(Source data)
* * *

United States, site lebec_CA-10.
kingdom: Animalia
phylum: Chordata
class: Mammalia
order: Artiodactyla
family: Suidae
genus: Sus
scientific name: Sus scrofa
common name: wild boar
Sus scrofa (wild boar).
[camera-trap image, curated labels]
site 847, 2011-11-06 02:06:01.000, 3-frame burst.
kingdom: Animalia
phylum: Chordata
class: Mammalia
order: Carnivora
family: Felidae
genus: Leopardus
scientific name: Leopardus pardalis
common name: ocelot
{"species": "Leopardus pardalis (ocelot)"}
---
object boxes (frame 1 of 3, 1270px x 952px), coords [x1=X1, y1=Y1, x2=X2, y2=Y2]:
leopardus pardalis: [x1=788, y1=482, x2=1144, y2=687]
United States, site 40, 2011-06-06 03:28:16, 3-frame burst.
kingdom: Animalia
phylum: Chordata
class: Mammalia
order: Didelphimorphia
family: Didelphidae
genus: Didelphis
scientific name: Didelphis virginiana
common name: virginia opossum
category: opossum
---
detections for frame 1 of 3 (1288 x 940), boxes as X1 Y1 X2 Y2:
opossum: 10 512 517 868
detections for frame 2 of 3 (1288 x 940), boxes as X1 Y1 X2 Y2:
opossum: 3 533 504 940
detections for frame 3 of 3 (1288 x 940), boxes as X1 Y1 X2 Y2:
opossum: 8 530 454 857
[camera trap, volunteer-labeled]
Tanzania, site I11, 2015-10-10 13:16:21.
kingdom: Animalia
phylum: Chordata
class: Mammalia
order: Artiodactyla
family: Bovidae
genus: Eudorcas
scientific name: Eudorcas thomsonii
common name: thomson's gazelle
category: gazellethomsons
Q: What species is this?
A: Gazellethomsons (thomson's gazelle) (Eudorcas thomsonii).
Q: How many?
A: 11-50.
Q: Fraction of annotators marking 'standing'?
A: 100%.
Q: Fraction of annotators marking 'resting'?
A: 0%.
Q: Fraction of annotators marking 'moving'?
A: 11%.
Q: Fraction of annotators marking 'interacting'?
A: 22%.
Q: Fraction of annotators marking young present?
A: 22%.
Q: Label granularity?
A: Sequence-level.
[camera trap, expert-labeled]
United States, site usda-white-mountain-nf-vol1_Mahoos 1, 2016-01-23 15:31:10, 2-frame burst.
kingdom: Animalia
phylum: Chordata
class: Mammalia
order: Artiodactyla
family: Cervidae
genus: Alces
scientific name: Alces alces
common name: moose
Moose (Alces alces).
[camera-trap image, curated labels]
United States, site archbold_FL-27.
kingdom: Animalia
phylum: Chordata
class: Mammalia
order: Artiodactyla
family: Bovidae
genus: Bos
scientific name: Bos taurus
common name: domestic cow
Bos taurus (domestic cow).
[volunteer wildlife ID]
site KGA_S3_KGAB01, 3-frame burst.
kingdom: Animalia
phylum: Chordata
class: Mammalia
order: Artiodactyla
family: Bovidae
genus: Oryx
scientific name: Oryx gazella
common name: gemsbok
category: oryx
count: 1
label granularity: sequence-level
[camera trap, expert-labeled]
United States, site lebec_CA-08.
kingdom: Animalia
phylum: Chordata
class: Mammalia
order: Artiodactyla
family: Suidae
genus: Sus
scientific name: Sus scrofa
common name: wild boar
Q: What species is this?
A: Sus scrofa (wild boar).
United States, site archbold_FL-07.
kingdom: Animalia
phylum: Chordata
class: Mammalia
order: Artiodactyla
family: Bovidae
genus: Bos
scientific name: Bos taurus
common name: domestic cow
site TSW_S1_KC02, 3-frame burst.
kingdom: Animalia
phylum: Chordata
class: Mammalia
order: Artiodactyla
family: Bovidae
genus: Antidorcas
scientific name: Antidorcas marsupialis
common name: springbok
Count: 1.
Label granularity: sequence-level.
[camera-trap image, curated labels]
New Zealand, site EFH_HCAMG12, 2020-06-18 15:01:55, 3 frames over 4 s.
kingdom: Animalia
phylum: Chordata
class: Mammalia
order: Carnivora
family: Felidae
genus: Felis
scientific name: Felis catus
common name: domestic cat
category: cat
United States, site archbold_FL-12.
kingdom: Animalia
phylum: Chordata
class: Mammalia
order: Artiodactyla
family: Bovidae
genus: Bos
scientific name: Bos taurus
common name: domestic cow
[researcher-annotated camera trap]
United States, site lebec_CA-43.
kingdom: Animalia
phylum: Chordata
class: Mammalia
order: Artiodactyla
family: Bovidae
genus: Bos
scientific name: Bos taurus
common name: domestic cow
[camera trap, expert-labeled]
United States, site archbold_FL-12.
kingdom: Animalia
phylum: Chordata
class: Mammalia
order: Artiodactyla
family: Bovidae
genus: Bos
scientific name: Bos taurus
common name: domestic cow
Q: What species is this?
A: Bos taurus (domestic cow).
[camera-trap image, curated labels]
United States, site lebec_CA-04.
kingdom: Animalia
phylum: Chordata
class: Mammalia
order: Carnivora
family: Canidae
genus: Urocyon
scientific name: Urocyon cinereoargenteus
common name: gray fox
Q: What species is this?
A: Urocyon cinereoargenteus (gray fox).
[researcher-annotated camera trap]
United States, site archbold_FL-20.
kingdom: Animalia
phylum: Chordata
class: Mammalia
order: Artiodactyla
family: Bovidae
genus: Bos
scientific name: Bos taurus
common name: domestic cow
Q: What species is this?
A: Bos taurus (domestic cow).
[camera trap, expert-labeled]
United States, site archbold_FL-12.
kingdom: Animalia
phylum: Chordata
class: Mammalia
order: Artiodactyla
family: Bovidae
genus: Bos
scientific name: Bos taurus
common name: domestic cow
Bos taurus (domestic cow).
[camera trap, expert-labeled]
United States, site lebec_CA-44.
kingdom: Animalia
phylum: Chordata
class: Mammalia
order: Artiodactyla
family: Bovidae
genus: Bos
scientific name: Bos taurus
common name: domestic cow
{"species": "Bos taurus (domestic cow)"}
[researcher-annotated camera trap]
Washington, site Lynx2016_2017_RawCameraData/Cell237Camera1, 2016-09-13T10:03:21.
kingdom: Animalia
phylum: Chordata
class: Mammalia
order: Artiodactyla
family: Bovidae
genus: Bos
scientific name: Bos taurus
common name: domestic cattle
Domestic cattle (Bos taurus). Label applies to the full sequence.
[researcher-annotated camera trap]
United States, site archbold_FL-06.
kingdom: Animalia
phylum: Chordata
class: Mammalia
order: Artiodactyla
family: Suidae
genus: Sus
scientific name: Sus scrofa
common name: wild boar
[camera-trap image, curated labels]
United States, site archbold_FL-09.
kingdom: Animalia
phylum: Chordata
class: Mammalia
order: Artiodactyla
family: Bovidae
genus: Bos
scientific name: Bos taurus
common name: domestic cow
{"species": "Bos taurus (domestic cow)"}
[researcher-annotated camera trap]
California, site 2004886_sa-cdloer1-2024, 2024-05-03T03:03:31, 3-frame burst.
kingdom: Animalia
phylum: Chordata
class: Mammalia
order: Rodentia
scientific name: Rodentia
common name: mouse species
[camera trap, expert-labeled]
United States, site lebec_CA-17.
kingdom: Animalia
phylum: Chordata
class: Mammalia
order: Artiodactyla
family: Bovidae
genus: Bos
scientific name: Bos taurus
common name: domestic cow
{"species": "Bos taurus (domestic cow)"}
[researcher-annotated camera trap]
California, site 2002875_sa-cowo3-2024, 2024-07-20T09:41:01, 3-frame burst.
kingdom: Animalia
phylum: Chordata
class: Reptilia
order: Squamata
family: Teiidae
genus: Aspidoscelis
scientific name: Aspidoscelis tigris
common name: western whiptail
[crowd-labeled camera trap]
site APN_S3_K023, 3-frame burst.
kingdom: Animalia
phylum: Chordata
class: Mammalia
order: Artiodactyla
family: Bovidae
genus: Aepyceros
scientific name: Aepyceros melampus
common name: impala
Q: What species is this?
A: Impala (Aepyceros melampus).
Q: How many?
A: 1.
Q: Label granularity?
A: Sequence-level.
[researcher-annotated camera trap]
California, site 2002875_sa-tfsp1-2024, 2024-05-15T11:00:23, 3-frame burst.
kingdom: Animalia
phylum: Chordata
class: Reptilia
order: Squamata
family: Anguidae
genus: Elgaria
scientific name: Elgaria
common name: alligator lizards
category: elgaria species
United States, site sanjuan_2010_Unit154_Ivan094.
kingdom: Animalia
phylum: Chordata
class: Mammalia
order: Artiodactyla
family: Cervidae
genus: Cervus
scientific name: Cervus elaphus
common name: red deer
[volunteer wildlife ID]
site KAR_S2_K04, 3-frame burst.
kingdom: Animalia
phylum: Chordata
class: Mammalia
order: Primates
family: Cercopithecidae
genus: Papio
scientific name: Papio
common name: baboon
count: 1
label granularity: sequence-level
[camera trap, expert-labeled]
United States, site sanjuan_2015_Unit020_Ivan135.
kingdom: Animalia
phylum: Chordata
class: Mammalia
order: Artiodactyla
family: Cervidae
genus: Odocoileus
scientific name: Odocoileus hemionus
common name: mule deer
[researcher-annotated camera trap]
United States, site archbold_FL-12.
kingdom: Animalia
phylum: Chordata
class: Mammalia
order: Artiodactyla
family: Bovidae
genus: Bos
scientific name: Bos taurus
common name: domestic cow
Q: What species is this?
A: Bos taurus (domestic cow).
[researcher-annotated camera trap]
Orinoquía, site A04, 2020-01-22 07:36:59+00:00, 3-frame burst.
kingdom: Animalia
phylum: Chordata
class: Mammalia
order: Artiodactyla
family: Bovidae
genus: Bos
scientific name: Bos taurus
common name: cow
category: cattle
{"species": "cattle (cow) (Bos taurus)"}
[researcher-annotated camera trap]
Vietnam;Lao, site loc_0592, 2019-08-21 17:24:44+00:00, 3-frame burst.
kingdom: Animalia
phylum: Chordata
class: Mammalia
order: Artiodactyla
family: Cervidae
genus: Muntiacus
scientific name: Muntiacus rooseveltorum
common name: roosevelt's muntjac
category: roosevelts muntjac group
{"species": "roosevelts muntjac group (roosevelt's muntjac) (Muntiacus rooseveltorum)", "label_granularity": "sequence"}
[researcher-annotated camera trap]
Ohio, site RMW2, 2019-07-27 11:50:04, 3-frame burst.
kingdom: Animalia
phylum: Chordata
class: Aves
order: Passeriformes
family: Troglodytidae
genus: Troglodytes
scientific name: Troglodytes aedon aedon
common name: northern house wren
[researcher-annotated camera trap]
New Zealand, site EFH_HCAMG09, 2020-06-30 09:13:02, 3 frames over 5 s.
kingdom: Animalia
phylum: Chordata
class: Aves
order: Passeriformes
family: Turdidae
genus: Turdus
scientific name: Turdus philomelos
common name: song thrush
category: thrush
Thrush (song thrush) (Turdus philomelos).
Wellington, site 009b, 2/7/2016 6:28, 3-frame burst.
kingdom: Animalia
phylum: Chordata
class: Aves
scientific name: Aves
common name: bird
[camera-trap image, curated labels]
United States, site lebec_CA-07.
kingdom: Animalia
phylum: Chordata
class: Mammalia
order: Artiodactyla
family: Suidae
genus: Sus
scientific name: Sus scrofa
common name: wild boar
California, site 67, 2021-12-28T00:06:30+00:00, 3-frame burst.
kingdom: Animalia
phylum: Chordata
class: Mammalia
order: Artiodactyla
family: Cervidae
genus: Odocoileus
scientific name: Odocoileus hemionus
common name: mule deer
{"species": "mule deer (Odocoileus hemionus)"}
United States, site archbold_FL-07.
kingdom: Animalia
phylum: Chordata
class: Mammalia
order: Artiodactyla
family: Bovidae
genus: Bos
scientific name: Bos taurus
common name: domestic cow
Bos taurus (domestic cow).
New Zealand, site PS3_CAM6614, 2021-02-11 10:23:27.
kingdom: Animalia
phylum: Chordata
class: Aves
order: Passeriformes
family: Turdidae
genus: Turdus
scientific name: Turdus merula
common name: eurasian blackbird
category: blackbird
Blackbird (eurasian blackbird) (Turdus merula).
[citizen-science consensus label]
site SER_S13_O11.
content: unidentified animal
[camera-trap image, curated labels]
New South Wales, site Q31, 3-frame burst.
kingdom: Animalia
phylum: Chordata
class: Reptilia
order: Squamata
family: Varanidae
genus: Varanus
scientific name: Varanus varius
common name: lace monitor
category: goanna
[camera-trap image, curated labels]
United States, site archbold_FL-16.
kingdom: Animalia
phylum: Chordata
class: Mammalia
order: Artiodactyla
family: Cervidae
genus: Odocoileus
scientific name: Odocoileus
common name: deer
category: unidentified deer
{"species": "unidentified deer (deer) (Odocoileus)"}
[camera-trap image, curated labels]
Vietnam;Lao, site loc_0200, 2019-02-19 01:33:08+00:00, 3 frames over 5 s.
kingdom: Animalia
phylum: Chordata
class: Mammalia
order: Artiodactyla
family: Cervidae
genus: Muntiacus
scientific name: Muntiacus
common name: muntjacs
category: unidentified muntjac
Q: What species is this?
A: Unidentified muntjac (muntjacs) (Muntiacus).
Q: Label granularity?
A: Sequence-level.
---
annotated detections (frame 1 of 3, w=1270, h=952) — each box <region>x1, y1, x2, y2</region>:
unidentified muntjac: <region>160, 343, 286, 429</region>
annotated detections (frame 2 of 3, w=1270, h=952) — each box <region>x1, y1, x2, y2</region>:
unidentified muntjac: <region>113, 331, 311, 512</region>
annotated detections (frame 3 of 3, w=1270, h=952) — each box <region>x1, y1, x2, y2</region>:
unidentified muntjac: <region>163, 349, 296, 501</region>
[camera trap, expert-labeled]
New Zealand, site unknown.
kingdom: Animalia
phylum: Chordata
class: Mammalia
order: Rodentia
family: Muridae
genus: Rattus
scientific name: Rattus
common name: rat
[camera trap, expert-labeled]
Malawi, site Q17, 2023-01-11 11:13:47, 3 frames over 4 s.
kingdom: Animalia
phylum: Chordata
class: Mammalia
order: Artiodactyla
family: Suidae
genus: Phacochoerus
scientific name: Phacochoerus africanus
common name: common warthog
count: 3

* * *

__PROBLEM STATEMENT__.
Please reproduce, exactly as written, the lines of the records from the first line through the one containing "genus: Didelphis".

__FINAL ANSWER__.
United States, site lebec_CA-10.
kingdom: Animalia
phylum: Chordata
class: Mammalia
order: Artiodactyla
family: Suidae
genus: Sus
scientific name: Sus scrofa
common name: wild boar
Sus scrofa (wild boar).
[camera-trap image, curated labels]
site 847, 2011-11-06 02:06:01.000, 3-frame burst.
kingdom: Animalia
phylum: Chordata
class: Mammalia
order: Carnivora
family: Felidae
genus: Leopardus
scientific name: Leopardus pardalis
common name: ocelot
{"species": "Leopardus pardalis (ocelot)"}
---
object boxes (frame 1 of 3, 1270px x 952px), coords [x1=X1, y1=Y1, x2=X2, y2=Y2]:
leopardus pardalis: [x1=788, y1=482, x2=1144, y2=687]
United States, site 40, 2011-06-06 03:28:16, 3-frame burst.
kingdom: Animalia
phylum: Chordata
class: Mammalia
order: Didelphimorphia
family: Didelphidae
genus: Didelphis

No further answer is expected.